Please quote the material exactly, every line of it.

== Stored rows

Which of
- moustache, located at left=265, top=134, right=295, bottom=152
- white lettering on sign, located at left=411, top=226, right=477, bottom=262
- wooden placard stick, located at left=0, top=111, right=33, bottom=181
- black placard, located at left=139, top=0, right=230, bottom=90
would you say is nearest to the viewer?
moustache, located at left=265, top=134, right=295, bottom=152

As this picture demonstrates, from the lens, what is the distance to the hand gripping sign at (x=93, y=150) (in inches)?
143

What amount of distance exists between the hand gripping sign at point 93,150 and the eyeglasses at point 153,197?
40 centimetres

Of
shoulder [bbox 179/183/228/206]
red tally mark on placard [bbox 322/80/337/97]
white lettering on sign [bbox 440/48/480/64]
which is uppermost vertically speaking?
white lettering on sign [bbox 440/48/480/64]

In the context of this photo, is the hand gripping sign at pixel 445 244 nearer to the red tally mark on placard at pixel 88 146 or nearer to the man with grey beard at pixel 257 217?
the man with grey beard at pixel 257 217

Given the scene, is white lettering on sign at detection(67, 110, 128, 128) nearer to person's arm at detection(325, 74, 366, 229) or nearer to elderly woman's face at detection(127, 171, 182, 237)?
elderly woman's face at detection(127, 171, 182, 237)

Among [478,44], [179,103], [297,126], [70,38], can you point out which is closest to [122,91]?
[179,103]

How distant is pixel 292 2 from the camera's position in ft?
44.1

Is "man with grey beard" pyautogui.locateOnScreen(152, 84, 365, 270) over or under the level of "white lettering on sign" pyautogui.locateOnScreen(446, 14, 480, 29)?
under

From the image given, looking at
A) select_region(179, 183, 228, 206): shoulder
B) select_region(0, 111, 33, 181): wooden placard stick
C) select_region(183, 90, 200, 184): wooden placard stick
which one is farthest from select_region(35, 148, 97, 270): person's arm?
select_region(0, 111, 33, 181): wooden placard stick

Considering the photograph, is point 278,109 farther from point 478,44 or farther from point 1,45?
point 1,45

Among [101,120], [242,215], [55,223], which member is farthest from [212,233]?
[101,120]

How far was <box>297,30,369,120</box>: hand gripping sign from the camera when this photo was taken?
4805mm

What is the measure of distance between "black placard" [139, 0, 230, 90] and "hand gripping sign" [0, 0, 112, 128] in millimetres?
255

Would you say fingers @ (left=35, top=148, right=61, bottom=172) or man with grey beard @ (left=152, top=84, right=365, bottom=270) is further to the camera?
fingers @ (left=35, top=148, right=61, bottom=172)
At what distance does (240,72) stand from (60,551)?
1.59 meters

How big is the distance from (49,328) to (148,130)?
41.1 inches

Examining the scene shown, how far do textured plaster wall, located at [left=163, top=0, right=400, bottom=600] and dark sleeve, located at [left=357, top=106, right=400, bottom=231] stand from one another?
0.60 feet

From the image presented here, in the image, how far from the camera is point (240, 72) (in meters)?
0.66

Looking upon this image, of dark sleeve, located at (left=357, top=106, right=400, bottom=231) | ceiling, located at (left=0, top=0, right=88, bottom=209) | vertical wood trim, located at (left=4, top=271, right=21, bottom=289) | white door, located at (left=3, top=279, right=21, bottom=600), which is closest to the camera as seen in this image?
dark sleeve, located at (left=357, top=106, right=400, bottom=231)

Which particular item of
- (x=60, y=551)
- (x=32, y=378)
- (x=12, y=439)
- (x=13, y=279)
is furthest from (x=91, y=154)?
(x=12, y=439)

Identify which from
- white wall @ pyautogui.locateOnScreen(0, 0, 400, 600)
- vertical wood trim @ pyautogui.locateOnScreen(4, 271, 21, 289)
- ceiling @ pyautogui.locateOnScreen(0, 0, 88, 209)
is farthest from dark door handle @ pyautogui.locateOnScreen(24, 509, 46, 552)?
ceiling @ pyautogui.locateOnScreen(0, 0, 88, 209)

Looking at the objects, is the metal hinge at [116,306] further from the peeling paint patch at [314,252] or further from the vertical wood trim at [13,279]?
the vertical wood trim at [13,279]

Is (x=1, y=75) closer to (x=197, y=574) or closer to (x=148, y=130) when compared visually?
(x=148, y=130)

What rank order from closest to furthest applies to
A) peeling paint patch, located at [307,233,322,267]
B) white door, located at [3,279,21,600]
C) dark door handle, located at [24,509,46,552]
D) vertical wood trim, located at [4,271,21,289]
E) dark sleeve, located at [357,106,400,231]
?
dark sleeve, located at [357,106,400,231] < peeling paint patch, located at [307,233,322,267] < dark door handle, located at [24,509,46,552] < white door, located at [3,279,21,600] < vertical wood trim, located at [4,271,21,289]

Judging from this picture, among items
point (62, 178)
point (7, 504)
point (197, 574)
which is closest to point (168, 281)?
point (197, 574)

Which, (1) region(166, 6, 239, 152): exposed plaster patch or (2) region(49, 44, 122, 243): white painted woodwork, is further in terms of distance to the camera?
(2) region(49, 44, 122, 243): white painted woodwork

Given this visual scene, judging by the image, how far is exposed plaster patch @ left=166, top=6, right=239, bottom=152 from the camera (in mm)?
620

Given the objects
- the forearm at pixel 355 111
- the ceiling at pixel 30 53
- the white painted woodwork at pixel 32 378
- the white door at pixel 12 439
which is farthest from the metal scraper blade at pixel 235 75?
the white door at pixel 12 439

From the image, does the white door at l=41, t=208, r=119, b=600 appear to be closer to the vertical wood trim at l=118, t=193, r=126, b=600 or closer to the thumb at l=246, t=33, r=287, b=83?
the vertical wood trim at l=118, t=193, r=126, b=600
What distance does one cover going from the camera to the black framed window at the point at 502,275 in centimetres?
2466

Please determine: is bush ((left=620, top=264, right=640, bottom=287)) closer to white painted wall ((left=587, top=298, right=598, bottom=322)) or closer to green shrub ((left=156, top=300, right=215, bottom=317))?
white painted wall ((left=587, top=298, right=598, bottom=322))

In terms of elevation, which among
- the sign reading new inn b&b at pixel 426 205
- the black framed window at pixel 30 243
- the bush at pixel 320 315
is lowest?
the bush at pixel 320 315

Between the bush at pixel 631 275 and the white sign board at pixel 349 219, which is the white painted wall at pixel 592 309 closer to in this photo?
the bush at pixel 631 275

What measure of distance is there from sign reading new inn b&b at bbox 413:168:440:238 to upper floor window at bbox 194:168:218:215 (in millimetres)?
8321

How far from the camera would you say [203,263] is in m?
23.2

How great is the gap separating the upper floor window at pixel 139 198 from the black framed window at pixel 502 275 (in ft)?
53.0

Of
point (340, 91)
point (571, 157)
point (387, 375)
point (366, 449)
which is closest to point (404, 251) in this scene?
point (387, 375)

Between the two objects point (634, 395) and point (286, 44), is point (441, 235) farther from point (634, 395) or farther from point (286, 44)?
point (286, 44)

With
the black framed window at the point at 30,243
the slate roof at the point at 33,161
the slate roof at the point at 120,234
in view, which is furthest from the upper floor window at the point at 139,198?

====

■ Correct response
Which of
- moustache, located at left=265, top=134, right=295, bottom=152
- white lettering on sign, located at left=411, top=226, right=477, bottom=262
- wooden placard stick, located at left=0, top=111, right=33, bottom=181
- black placard, located at left=139, top=0, right=230, bottom=90
would you say is nearest to the viewer?
moustache, located at left=265, top=134, right=295, bottom=152

As this picture demonstrates, from the lens, what is the distance to the hand gripping sign at (x=93, y=150) (in inches)?
143

What amount of distance exists between the hand gripping sign at point 93,150 and the eyeglasses at point 153,197?
40 centimetres

Of
shoulder [bbox 179/183/228/206]
red tally mark on placard [bbox 322/80/337/97]
white lettering on sign [bbox 440/48/480/64]
which is uppermost vertically speaking?
white lettering on sign [bbox 440/48/480/64]

In the context of this photo, is the hand gripping sign at pixel 445 244 nearer to the red tally mark on placard at pixel 88 146 or nearer to the man with grey beard at pixel 257 217?
the man with grey beard at pixel 257 217

Given the scene, is white lettering on sign at detection(67, 110, 128, 128) nearer to person's arm at detection(325, 74, 366, 229) or nearer to elderly woman's face at detection(127, 171, 182, 237)?
elderly woman's face at detection(127, 171, 182, 237)

Among [478,44], [179,103], [297,126], [70,38], can you point out which is closest to [122,91]?
[179,103]

How distant is pixel 292 2 from the camera's position in ft?
44.1

Is "man with grey beard" pyautogui.locateOnScreen(152, 84, 365, 270) over or under the level of "white lettering on sign" pyautogui.locateOnScreen(446, 14, 480, 29)?
under

From the image given, looking at
A) select_region(179, 183, 228, 206): shoulder
B) select_region(0, 111, 33, 181): wooden placard stick
C) select_region(183, 90, 200, 184): wooden placard stick
which one is farthest from select_region(35, 148, 97, 270): person's arm?
select_region(0, 111, 33, 181): wooden placard stick

Considering the photograph, is point 278,109 farther from point 478,44 or farther from point 1,45?
point 1,45

Among [101,120], [242,215], [55,223], which member is farthest from [212,233]?
[101,120]

How far was <box>297,30,369,120</box>: hand gripping sign from the camera when this photo was taken?
4805mm

What is the measure of distance between "black placard" [139, 0, 230, 90] and "hand gripping sign" [0, 0, 112, 128] in millimetres?
255

Would you say fingers @ (left=35, top=148, right=61, bottom=172) or man with grey beard @ (left=152, top=84, right=365, bottom=270) is further to the camera?
fingers @ (left=35, top=148, right=61, bottom=172)
At what distance does (240,72) stand from (60,551)?
1.59 meters

How big is the distance from (49,328) to (148,130)?
41.1 inches

Examining the scene shown, how far do textured plaster wall, located at [left=163, top=0, right=400, bottom=600] and dark sleeve, located at [left=357, top=106, right=400, bottom=231] stand from one another?
0.60 feet

From the image presented here, in the image, how far from the camera is point (240, 72) (in meters)?
0.66

Looking upon this image, of dark sleeve, located at (left=357, top=106, right=400, bottom=231) | ceiling, located at (left=0, top=0, right=88, bottom=209) | vertical wood trim, located at (left=4, top=271, right=21, bottom=289) | white door, located at (left=3, top=279, right=21, bottom=600), which is closest to the camera as seen in this image?
dark sleeve, located at (left=357, top=106, right=400, bottom=231)

Which particular item of
- (x=60, y=551)
- (x=32, y=378)
- (x=12, y=439)
- (x=13, y=279)
is furthest from (x=91, y=154)?
(x=12, y=439)

Identify which from
- white wall @ pyautogui.locateOnScreen(0, 0, 400, 600)
- vertical wood trim @ pyautogui.locateOnScreen(4, 271, 21, 289)
- ceiling @ pyautogui.locateOnScreen(0, 0, 88, 209)
is farthest from dark door handle @ pyautogui.locateOnScreen(24, 509, 46, 552)?
ceiling @ pyautogui.locateOnScreen(0, 0, 88, 209)

Looking at the objects, is the metal hinge at [116,306] further from the peeling paint patch at [314,252] or further from the vertical wood trim at [13,279]?
the vertical wood trim at [13,279]

Is (x=1, y=75) closer to (x=197, y=574) or closer to (x=148, y=130) when compared visually?
(x=148, y=130)

What rank order from closest to furthest applies to
A) peeling paint patch, located at [307,233,322,267]
B) white door, located at [3,279,21,600]
C) dark door handle, located at [24,509,46,552]
D) vertical wood trim, located at [4,271,21,289]
E) dark sleeve, located at [357,106,400,231]
?
dark sleeve, located at [357,106,400,231] < peeling paint patch, located at [307,233,322,267] < dark door handle, located at [24,509,46,552] < white door, located at [3,279,21,600] < vertical wood trim, located at [4,271,21,289]

Judging from this picture, among items
point (62, 178)
point (7, 504)
point (197, 574)
which is closest to point (168, 281)?
point (197, 574)

Which, (1) region(166, 6, 239, 152): exposed plaster patch or (2) region(49, 44, 122, 243): white painted woodwork, is further in terms of distance to the camera?
(2) region(49, 44, 122, 243): white painted woodwork

Given this visual scene, judging by the image, how far is exposed plaster patch @ left=166, top=6, right=239, bottom=152 from the camera (in mm)?
620

Given the objects
- the forearm at pixel 355 111
- the ceiling at pixel 30 53
- the white painted woodwork at pixel 32 378
- the white door at pixel 12 439
which is farthest from the metal scraper blade at pixel 235 75?
the white door at pixel 12 439

From the image, does the white door at l=41, t=208, r=119, b=600 appear to be closer to the vertical wood trim at l=118, t=193, r=126, b=600 or closer to the thumb at l=246, t=33, r=287, b=83?
the vertical wood trim at l=118, t=193, r=126, b=600
What distance does one cover going from the camera to the black framed window at the point at 502,275 in centimetres?
2466

Please determine: is bush ((left=620, top=264, right=640, bottom=287)) closer to white painted wall ((left=587, top=298, right=598, bottom=322)) or closer to green shrub ((left=156, top=300, right=215, bottom=317))?
white painted wall ((left=587, top=298, right=598, bottom=322))

In terms of elevation, which among
- the sign reading new inn b&b at pixel 426 205
- the black framed window at pixel 30 243
- the bush at pixel 320 315
is lowest?
the bush at pixel 320 315

Between the bush at pixel 631 275 and the white sign board at pixel 349 219, which is the white painted wall at pixel 592 309 closer to in this photo?
the bush at pixel 631 275

What measure of distance is there from sign reading new inn b&b at bbox 413:168:440:238 to upper floor window at bbox 194:168:218:215 (in millimetres)?
8321

How far from the camera would you say [203,263] is in m?
23.2

How great is the gap separating the upper floor window at pixel 139 198 from the black framed window at pixel 502 275 (in ft)?
53.0

Of
point (340, 91)
point (571, 157)
point (387, 375)
point (366, 449)
which is closest to point (404, 251) in this scene?
point (387, 375)

Between the two objects point (634, 395) and point (286, 44), is point (441, 235) farther from point (634, 395) or farther from point (286, 44)?
point (286, 44)

With
the black framed window at the point at 30,243
the slate roof at the point at 33,161
the slate roof at the point at 120,234
in view, which is furthest from the upper floor window at the point at 139,198?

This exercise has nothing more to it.